Multiple sclerosis is an insidious disease with unpredictable consequences, the most terrible thing is that disease can strike in early life. A recent study by the researchers from the University of Bergen showed that sun exposure may be a natural prevention treatment for sclerosis.
The researchers believe that persons who spent little of their adolescence outdoors run a higher risk of MS in their 40s than those got more sunlight. Multiple sclerosis (MS) affects the central nervous system and destroys the personality day by day.
The scientists linked the increased outdoor activities in the age of 14 to 18 to a lower risk of MS. Dr Kjetil Lauvland Bjørnevik explained this link:
“Our days of youth are a sensitive period for exposure to environmental factors that can be pivotal regarding who gets MS,”
The sun exposure as anti-sclerotical treatment is extremely useful in the age of 16 to 18, Norwegian researchers discovered this by charting the teenage lifestyles of healthy persons and MS patients.

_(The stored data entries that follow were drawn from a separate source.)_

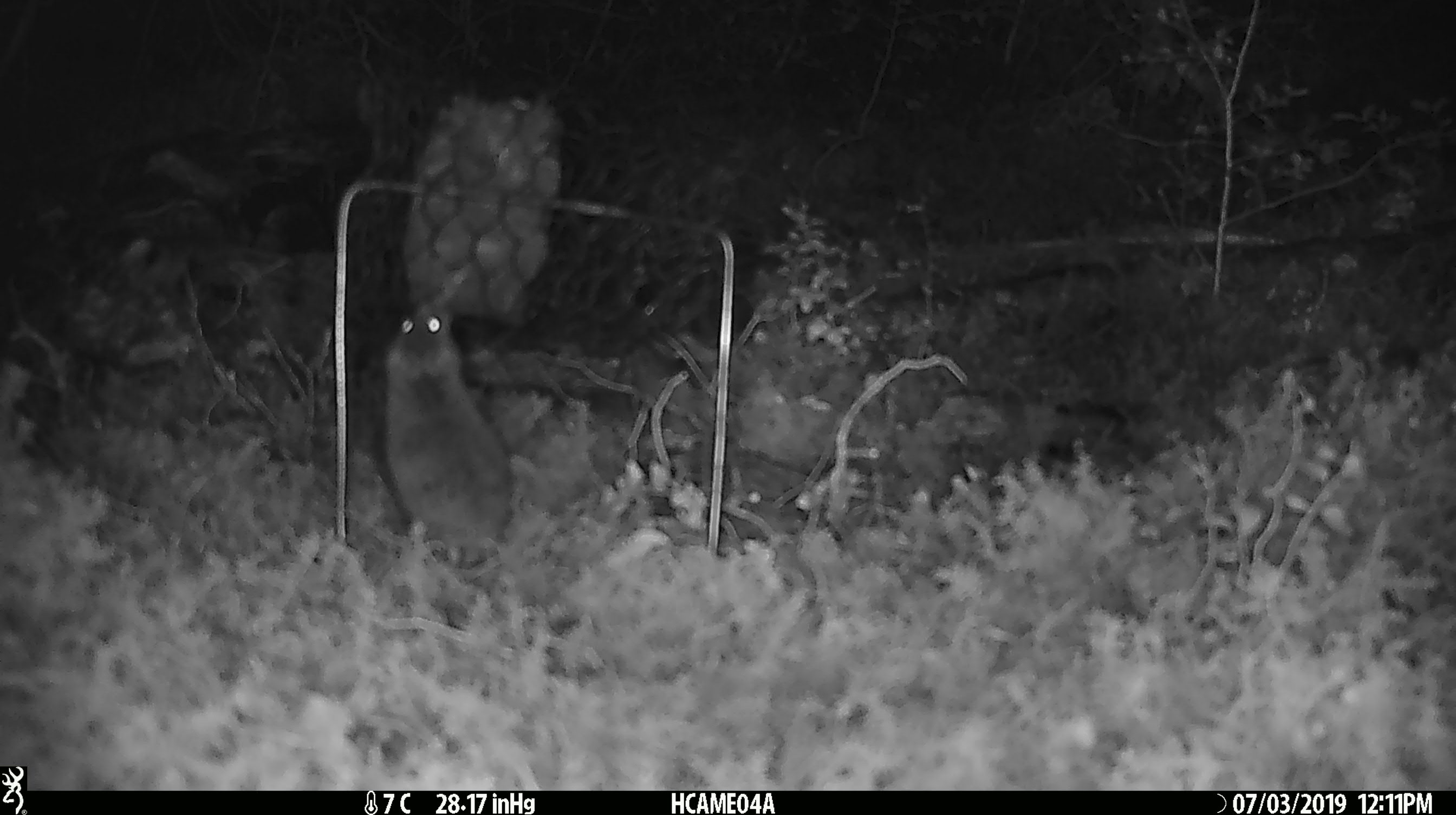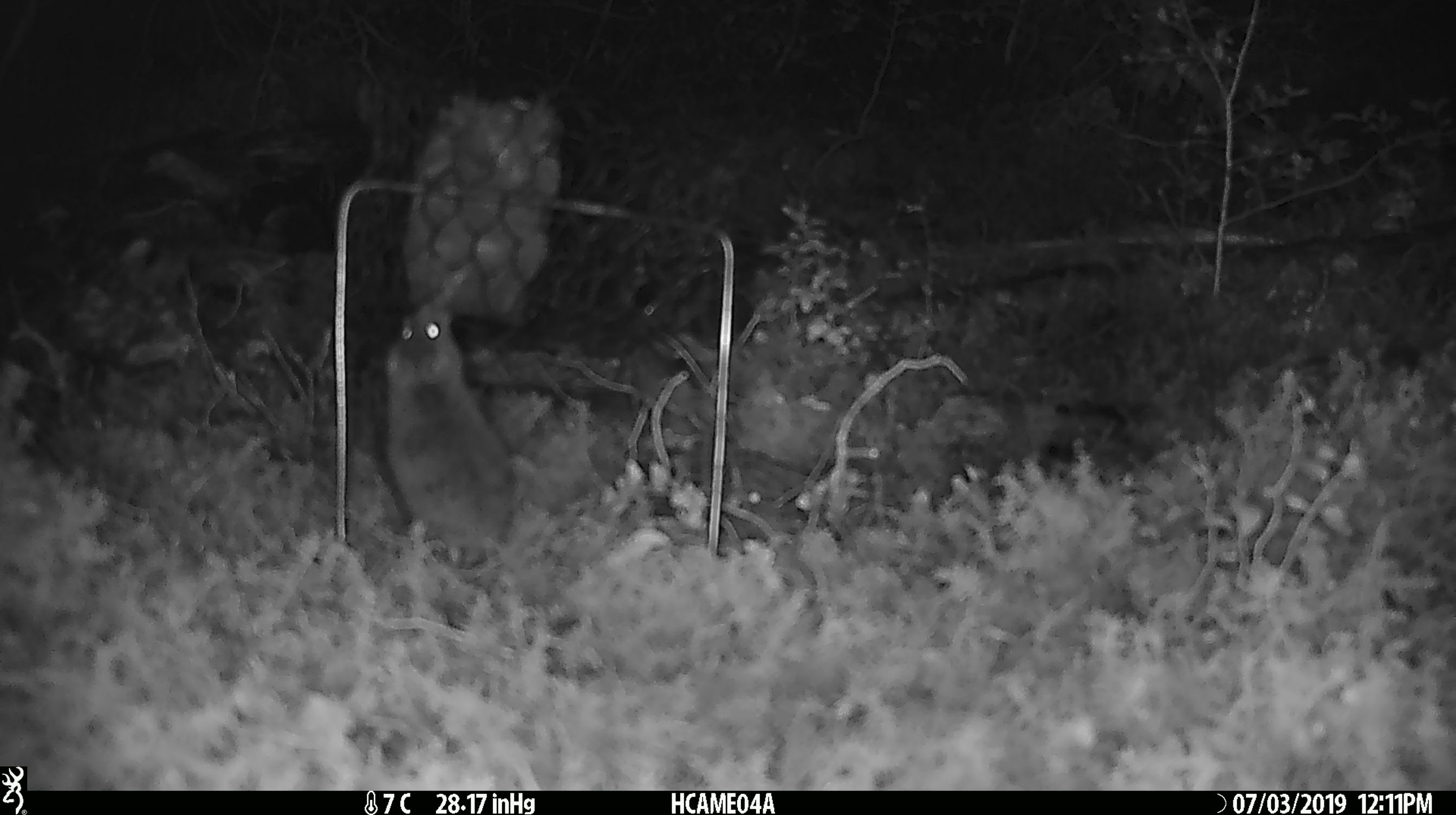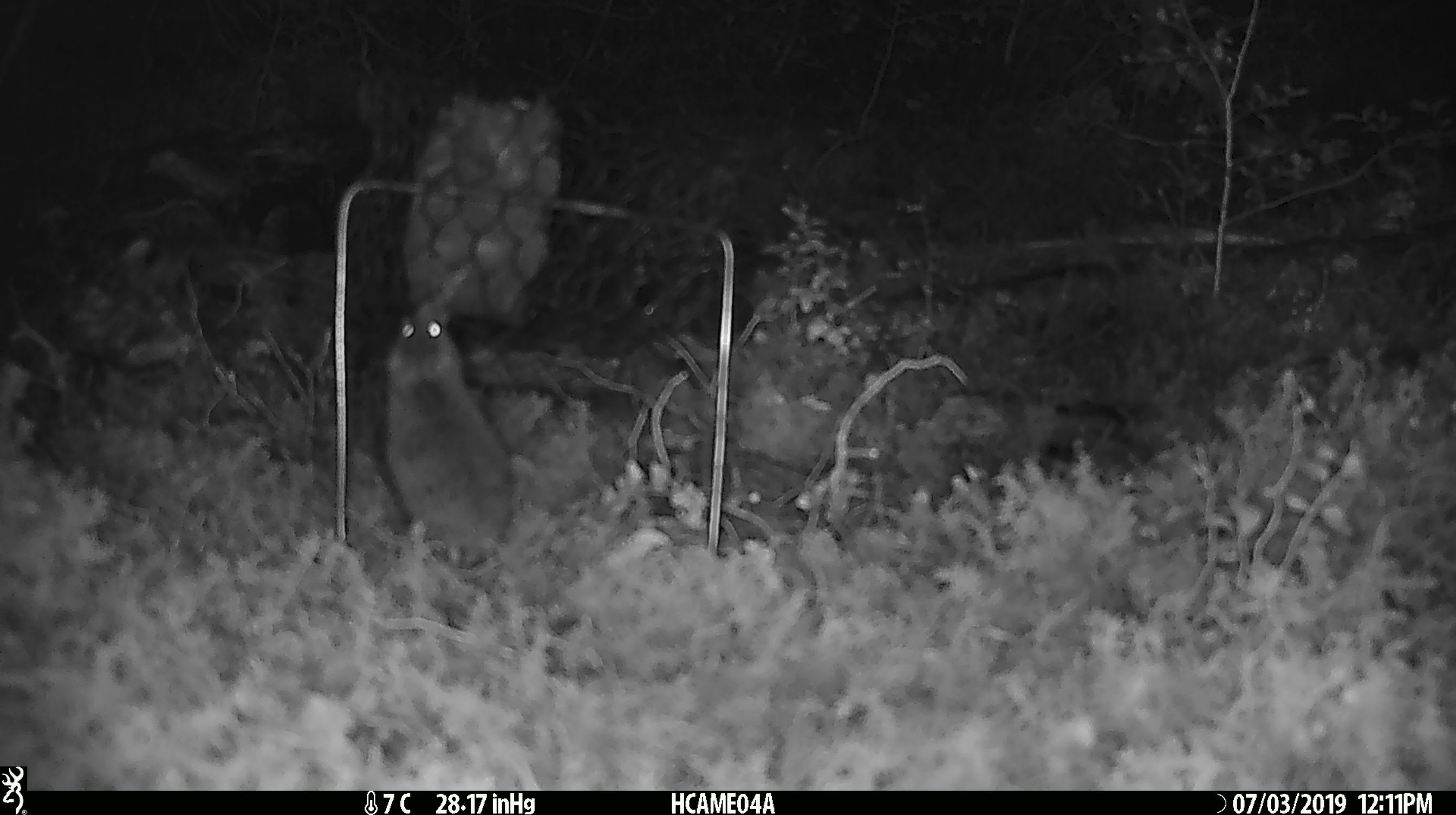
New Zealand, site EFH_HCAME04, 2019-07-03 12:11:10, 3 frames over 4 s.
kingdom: Animalia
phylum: Chordata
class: Mammalia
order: Rodentia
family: Muridae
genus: Mus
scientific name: Mus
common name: mouse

Multiple sclerosis: adults and teenagers
According to the scientists from Norway, adults are not able to compensate for their bygone teenage years indoors by later becoming sun-loving persons. Moreover, the quantity od the sun block also matters. Those who used on a lot of it and smear it often had the highest risk of MS – like those who spent the most time indoors.
“It looks like extensive use of sun lotions with higher sunblock in childhood hinder this protection,”
notes Dr Bjørnevik and added that vitamin D is a vital factor for the health of the central nervous system.